### [TASK TO CARRY OUT]
Continue the extract on testing action verification with synthetic UI images, picking up right after its final line.

### [SELECTED EXTRACT]
Action Verification Testing

For testing action verification, we'll generate before/after image pairs:

def generate_action_test_pair(action_type="click"):
    """Generate before/after UI image pair for a specific action."""
    before_img, elements = generate_test_ui()
    after_img = before_img.copy()
    after_draw = ImageDraw.Draw(after_img)
    
    if action_type == "click":
        # Show button in pressed state
        after_draw.rectangle([(100, 100), (200, 150)], fill='darkblue', outline='black')
        after_draw.text((110, 115), "Submit", fill="white")
        # Add success message
        after_draw.text((100, 170), "Form submitted!", fill="green")
    
    elif action_type == "type":
        # Show text entered in field
        after_draw.rectangle([(300, 100), (500, 150)], fill='white', outline='black')
        after_draw.text((310, 115), "testuser", fill="black")
    
    return before_img, after_img, elements

Test Implementation

Testing Claude integration with synthetic images:

async def test_element_finding():
    """Test Claude's ability to find elements in synthetic UI."""
    # Generate test image with known elements
    test_img, elements = generate_test_ui()
    
    # Mock screenshot capture to return test image
    with patch('omnimcp.utils.take_screenshot', return_value=test_img):
        # Setup OmniMCP with mock parser that returns our elements
        # ...

### [SUPPLIED MATERIAL]
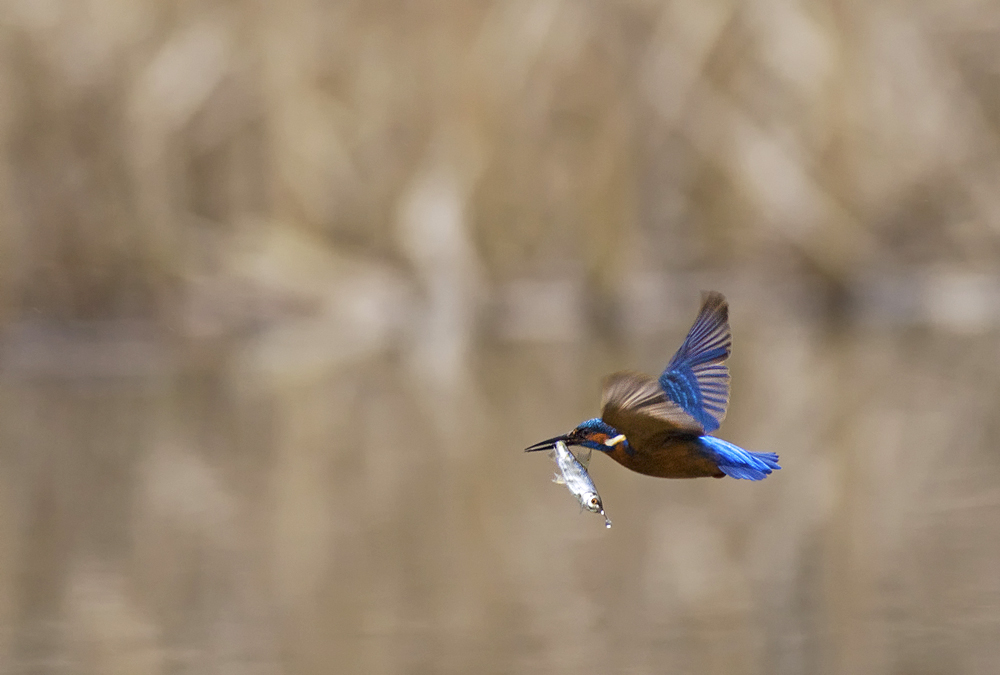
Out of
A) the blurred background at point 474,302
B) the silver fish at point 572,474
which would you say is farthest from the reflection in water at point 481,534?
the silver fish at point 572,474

* * *

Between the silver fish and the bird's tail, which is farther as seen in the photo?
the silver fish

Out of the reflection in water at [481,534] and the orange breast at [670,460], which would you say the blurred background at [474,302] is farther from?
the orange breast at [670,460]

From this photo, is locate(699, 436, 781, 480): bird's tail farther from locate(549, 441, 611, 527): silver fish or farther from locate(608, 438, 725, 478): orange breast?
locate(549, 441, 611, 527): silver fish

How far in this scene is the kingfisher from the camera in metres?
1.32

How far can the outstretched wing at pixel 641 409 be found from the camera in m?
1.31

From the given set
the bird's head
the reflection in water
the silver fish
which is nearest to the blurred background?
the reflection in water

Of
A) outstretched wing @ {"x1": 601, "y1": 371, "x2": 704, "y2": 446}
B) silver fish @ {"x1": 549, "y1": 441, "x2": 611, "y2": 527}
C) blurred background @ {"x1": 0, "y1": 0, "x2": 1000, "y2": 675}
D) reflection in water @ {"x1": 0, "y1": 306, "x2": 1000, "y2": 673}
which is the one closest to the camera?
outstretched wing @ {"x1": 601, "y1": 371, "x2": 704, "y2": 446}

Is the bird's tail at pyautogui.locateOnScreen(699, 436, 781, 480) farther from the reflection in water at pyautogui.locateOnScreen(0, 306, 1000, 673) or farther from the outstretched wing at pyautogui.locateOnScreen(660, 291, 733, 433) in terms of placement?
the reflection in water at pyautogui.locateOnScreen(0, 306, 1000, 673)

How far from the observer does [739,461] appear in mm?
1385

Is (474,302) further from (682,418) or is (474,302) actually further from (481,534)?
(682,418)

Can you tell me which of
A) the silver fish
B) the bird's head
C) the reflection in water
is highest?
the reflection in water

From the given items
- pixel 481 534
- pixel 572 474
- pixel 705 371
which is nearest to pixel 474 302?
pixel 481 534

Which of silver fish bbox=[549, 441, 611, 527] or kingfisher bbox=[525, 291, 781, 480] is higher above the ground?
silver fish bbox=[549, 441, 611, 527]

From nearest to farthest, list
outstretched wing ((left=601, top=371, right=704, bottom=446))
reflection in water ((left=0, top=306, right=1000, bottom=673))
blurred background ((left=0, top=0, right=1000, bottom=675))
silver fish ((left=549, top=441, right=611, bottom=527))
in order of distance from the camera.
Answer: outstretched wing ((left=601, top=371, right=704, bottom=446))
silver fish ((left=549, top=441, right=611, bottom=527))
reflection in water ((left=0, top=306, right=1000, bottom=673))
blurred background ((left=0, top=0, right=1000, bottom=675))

==

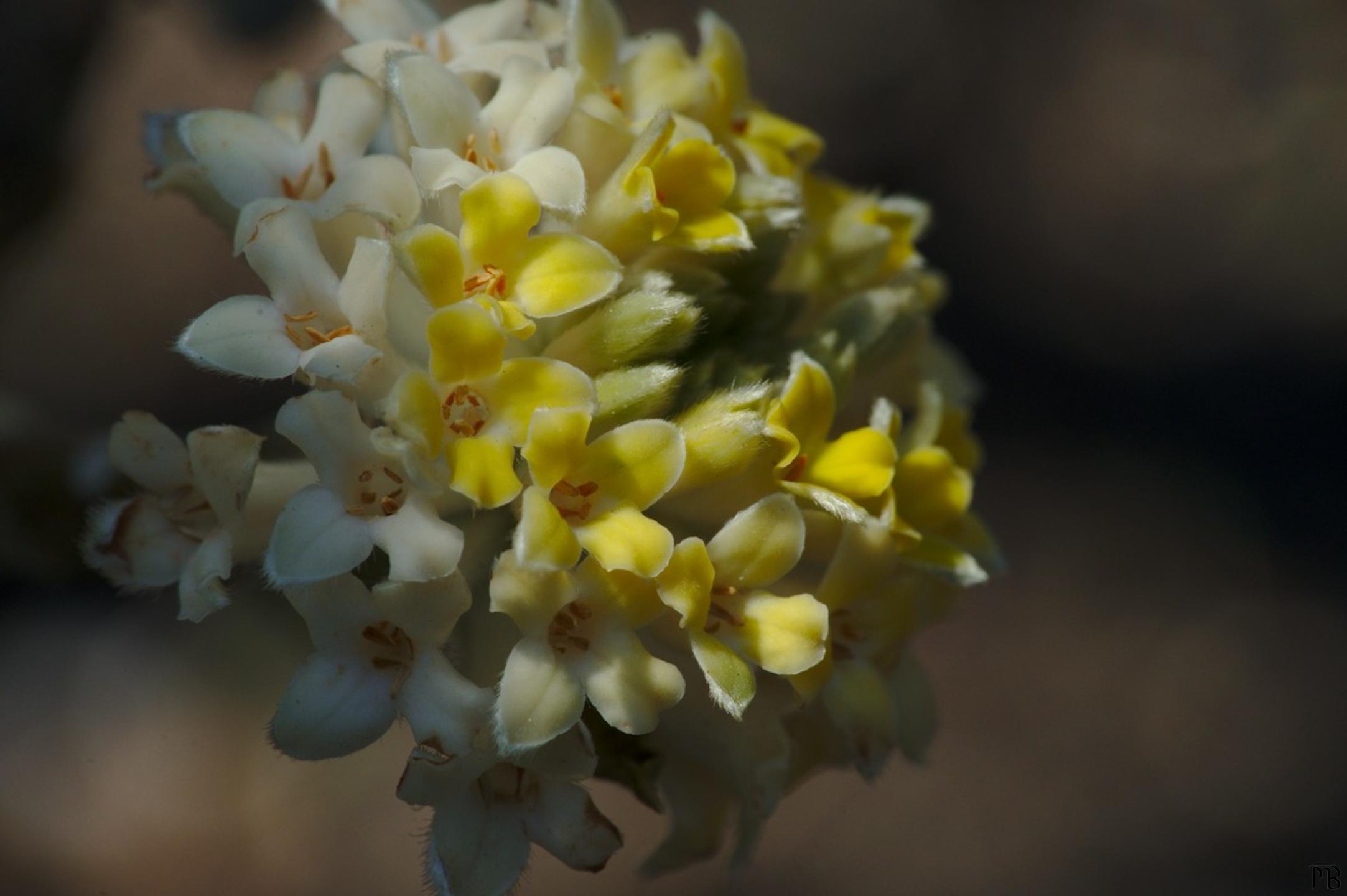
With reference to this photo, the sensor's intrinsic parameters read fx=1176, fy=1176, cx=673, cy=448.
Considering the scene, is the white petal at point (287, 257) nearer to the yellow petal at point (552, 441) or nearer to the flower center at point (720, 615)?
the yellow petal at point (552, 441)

### [RESULT OF THIS EXERCISE]
        
        # Test with various descriptions
        descriptions = [
            "submit button",
            "blue button",
            "the username field",
            "textbox in the middle",
        ]
        
        for desc in descriptions:
            # Call find_element with each description
            element = await mcp._visual_state.find_element(desc)
            # Verify the correct element was found
            # ...

This testing approach:

  • Works across all platforms
  • Runs in any environment (including CI)
  • Provides deterministic results
  • Doesn't require actual displays or UI
  • Allows testing a variety of scenarios

For real UI action testing, we'll start with manual verification while developing more sophisticated test environments.

Focus on implementing the core functionality first, then expand the testing framework.